We are thrilled to announce the release of the OpenOrca dataset! This rich collection of augmented FLAN data aligns, as best as possible, with the distributions outlined in the Orca paper. It has been instrumental in generating high-performing model checkpoints and serves as a valuable resource for all NLP researchers and developers!
Official Models
OpenOrca-Platypus2-13B
Our latest release, the first 13B model to score higher than LLaMA1-65B on the HuggingFace Leaderboard! Released in partnership with Platypus.

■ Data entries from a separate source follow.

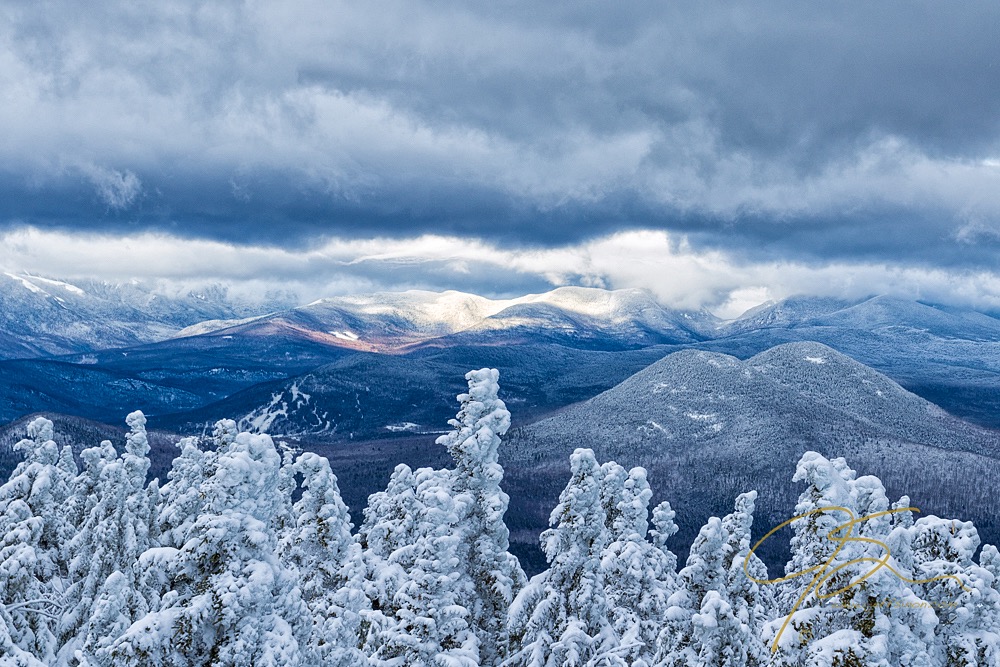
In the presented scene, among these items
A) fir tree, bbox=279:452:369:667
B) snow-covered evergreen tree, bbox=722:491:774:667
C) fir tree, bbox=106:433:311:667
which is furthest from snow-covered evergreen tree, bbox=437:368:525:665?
fir tree, bbox=106:433:311:667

OpenOrcaxOpenChat-Preview2-13B
Our second model, highlighting that we’ve surpassed the performance reported in the Orca paper. Was #1 at release time, now surpassed by our own OpenOrca-Platypus2-13B. Released in partnership with OpenChat.
OpenOrca-Preview1-13B
OpenOrca-Preview1-13B This model was trained in less than a day, for <$200, with <10% of our data. At release, it beat the current state of the art models on BigBench-Hard and AGIEval. Achieves ~60% of the improvements reported in the Orca paper.
Dataset Summary
The OpenOrca dataset is a collection of augmented FLAN Collection data. Currently ~1M GPT-4 completions, and ~3.2M GPT-3.5 completions. It is tabularized in alignment with the distributions presented in the ORCA paper and currently represents a partial completion of the full intended dataset, with ongoing generation to expand its scope. The data is primarily used for training and evaluation in the field of natural language processing.